§ **WRITTEN PROBLEM**
Locate every line in the items below that contains the word "patterned" and copy each one.

────────

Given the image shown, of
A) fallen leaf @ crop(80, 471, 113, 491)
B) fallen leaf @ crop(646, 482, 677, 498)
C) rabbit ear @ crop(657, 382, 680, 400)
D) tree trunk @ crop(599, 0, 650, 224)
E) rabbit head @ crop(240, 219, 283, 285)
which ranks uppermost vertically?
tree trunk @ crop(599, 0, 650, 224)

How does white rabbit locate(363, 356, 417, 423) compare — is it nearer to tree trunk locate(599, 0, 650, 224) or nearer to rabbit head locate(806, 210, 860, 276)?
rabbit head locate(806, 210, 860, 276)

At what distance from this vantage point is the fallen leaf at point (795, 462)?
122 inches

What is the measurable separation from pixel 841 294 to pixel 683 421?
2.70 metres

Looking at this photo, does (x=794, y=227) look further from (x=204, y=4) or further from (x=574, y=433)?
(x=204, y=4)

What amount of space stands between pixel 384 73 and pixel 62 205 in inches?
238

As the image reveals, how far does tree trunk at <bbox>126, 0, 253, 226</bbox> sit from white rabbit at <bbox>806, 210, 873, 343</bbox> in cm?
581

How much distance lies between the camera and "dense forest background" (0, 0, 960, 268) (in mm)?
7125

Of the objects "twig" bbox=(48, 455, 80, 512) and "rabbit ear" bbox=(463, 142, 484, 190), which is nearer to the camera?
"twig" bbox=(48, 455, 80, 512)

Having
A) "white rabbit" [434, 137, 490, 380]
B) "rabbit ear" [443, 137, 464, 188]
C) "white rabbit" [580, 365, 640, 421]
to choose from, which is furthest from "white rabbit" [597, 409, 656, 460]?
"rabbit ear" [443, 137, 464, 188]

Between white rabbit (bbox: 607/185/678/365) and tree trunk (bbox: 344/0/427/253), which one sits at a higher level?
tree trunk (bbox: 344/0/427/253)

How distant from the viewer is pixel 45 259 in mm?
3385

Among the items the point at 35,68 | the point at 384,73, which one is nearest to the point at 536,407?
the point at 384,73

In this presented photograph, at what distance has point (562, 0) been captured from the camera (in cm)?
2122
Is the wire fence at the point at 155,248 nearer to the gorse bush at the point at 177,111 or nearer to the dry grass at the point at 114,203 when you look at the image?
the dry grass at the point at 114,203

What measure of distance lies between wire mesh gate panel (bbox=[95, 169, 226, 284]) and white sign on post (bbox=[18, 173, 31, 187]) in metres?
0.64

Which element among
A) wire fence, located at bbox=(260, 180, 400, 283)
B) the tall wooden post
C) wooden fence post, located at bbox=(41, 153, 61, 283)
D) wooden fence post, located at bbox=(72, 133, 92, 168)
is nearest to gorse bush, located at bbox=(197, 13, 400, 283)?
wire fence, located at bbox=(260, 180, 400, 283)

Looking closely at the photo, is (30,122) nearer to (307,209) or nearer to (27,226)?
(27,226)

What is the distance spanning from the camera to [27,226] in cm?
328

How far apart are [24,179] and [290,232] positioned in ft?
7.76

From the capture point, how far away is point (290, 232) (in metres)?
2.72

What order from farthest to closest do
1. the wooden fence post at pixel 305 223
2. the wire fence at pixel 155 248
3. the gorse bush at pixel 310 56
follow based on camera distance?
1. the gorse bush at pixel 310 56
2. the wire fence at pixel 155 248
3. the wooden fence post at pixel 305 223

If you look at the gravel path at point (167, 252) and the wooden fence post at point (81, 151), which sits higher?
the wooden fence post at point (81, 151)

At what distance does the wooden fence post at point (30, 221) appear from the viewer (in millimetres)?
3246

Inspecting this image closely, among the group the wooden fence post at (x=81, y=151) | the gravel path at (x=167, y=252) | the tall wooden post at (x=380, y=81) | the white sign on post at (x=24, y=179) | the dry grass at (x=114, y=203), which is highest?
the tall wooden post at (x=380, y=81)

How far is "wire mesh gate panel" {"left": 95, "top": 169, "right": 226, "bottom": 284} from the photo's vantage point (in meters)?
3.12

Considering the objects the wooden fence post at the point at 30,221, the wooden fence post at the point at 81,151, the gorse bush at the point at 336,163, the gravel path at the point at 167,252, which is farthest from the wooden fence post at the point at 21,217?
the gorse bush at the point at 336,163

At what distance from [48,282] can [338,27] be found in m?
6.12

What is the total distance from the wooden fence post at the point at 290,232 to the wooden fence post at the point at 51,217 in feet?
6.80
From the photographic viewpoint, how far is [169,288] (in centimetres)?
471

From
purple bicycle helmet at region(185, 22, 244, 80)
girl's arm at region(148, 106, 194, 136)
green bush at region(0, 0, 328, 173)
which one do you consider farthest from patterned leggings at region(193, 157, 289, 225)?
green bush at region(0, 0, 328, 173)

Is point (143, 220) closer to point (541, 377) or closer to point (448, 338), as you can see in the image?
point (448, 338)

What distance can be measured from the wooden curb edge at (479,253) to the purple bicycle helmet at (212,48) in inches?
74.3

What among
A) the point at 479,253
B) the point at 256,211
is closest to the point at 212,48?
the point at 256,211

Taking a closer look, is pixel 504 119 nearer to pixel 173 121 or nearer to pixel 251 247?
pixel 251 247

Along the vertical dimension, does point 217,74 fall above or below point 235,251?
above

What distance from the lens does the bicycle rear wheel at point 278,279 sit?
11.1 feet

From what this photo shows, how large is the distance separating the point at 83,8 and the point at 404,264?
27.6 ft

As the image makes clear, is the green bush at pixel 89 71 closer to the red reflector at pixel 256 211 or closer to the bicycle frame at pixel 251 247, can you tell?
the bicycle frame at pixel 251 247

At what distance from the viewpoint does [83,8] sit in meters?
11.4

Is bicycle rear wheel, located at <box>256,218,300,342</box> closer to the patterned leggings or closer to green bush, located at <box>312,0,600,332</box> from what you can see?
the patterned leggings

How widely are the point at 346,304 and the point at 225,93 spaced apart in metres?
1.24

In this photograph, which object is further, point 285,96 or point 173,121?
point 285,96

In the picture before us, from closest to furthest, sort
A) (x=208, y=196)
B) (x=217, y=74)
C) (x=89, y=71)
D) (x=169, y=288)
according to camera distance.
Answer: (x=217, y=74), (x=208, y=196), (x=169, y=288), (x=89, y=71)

────────

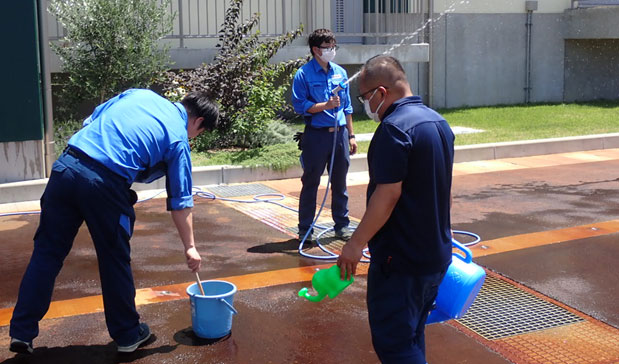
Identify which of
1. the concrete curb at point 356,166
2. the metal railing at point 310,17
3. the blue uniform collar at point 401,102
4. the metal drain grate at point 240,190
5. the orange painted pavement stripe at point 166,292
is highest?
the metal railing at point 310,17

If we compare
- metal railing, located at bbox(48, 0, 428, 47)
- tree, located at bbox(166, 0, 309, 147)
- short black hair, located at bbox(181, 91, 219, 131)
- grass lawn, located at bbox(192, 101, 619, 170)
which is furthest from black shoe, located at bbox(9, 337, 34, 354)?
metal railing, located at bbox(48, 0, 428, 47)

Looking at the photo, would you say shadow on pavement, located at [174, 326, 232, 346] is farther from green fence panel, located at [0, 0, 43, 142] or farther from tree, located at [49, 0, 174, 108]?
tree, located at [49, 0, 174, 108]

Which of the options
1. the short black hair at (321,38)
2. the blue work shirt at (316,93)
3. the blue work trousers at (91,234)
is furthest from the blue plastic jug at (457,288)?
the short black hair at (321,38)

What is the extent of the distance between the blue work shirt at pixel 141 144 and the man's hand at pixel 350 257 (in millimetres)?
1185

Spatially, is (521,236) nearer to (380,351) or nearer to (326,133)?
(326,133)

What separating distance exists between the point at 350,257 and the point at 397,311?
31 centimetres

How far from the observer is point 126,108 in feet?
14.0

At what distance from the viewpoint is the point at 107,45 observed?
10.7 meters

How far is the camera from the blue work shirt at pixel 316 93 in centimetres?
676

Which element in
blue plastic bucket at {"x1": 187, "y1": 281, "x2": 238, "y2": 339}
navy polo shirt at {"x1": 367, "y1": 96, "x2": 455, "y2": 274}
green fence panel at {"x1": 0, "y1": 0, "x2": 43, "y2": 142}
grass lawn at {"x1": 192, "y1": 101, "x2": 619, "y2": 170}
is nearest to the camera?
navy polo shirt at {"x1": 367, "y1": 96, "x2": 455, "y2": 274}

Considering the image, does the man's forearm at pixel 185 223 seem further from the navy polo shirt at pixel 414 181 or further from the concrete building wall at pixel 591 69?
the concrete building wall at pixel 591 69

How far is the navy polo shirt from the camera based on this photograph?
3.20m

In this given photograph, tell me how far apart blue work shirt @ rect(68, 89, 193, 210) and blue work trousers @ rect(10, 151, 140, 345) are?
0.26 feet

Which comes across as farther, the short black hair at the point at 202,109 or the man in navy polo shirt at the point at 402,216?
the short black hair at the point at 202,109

────────

§ **THE RESPONSE**
which one do you consider farthest from patterned leggings at region(193, 157, 289, 225)?
Is bicycle rear wheel, located at <box>256,218,300,342</box> closer to the patterned leggings or closer to green bush, located at <box>312,0,600,332</box> from what you can see?
the patterned leggings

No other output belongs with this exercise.